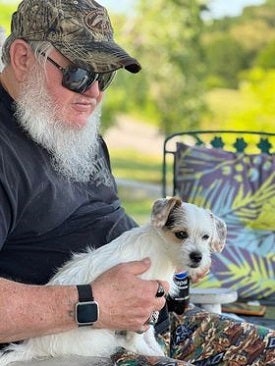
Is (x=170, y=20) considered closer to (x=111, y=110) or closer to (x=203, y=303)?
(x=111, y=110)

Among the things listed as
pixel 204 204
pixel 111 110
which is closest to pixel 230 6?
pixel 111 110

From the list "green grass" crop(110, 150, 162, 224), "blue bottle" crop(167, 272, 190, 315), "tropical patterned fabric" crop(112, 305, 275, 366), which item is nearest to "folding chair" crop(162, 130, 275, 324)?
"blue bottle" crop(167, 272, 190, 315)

---

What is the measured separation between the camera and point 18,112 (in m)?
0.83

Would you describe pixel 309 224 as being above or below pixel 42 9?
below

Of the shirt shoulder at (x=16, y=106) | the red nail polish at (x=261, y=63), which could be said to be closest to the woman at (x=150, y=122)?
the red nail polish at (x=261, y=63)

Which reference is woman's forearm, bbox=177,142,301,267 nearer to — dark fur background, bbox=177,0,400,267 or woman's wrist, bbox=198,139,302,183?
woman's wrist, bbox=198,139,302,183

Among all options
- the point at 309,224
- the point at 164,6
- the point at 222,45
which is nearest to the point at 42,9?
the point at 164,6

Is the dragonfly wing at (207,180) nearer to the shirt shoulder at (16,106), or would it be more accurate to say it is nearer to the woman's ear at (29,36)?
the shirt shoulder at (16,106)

THE REQUEST :: Find every line in the items above that contains the word "woman", and copy each of those lines.

ANSWER TO THE EXERCISE ::
Of the shirt shoulder at (x=16, y=106) | the red nail polish at (x=261, y=63), which could be said to be closest to the woman at (x=150, y=122)?
Which reference is woman's forearm, bbox=177,142,301,267 nearer to — dark fur background, bbox=177,0,400,267 or woman's wrist, bbox=198,139,302,183?
woman's wrist, bbox=198,139,302,183
Is the dragonfly wing at (207,180) nearer to the shirt shoulder at (16,106), or would it be more accurate to say it is nearer to the woman's ear at (29,36)?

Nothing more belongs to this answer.